There was indeed a short term trend in favor of Python since Jul 15 (Py/R ratio went from 3.1 to 3.5). So the statement that "R is closing the gap wrt the Py/R ratio" could be called obsolete at the moment.

quant

http://data.stackexchange.com/quant/query/421042/r-versus-python-tags-quotient-py-r#graph

Still very noisy. Python did seem to catch up a little bit the last few months. But hard to tell with that little data.

Also in the high frequency / medium frequency field here.

I received a "mixed" consensus regarding the use of R and its prevalence in the field (specifically HFT). Speaking with someone who works in the equity option industry at a relatively small proprietary firm in San Francisco, I was told, "R is a legacy language".

However, speaking with someone who formerly was leading a HFT team at Goldman Sachs, I was told it is still the best language for time series analysis, statistics and especially latency sensitive projects. For libraries, the following were mentioned:

1. Quantmod (See Quantmod)
2. Caret (See Caret)
3. Zoo (See Zoo)
4. XTS (See XTS)
5. highfrequency (See highfrequency: tools for high frequency data analysis)
6. The popular open source QuantLib library also has an R version, which can be found here.
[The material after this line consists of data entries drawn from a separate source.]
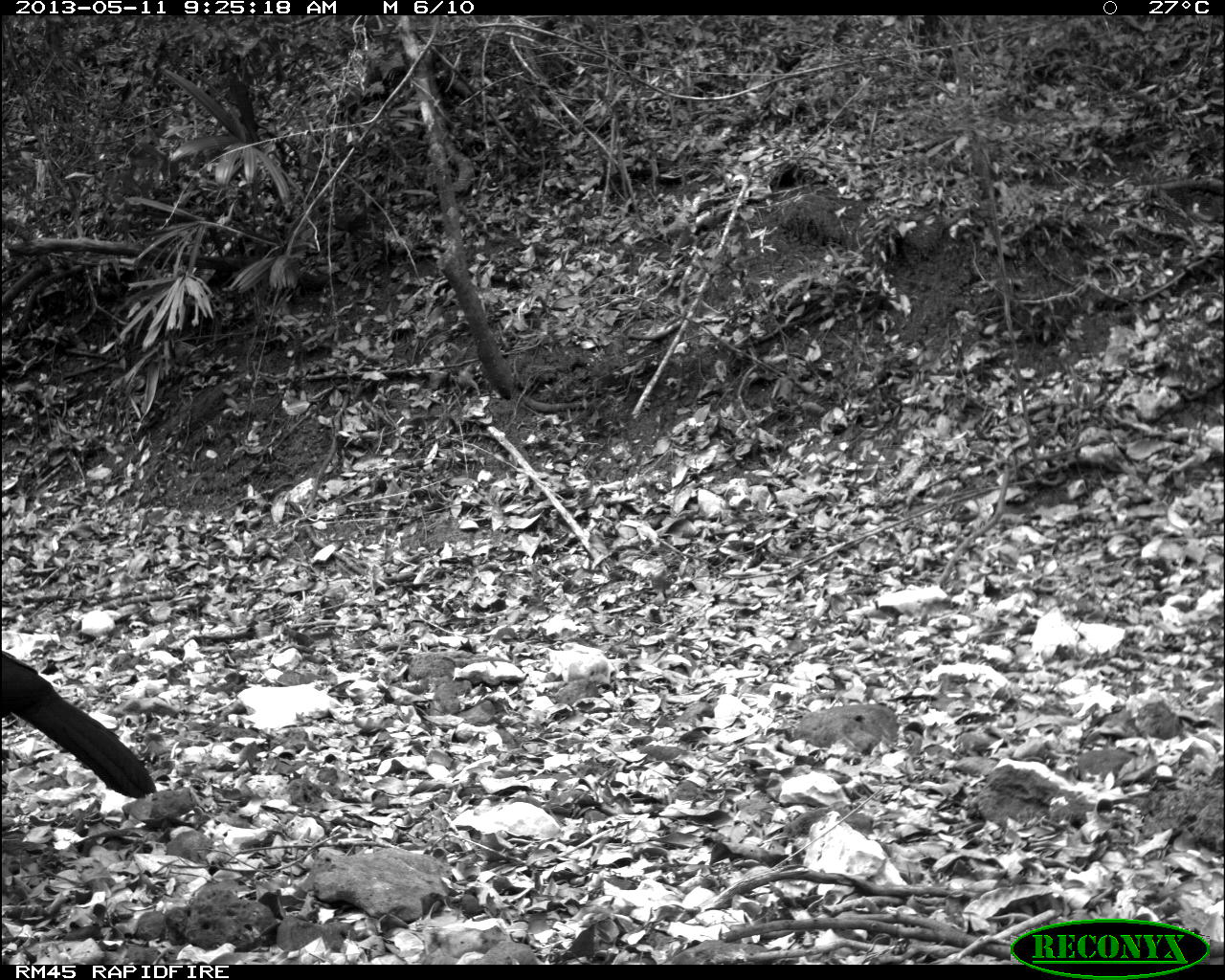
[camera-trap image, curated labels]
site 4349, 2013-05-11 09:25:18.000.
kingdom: Animalia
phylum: Chordata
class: Aves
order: Galliformes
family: Cracidae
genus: Crax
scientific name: Crax rubra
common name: great curassow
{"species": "Crax rubra (great curassow)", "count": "1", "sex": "male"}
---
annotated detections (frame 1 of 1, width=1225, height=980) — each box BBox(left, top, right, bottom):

And to reiterate on other answers to this question, given how heavily dependent the HFT field is on speed, R cannot be integrated into production HFT systems. However, the R C++ Package is a popular tool which makes the integration to the HFT system both practical and easy.

I would not say R is dying, but it also does not have a monopoly for data analysis in the field of quantitative finance in general. Python and matlab are of great use in this field as well (I seem to be a minority in my use of matlab but it is great).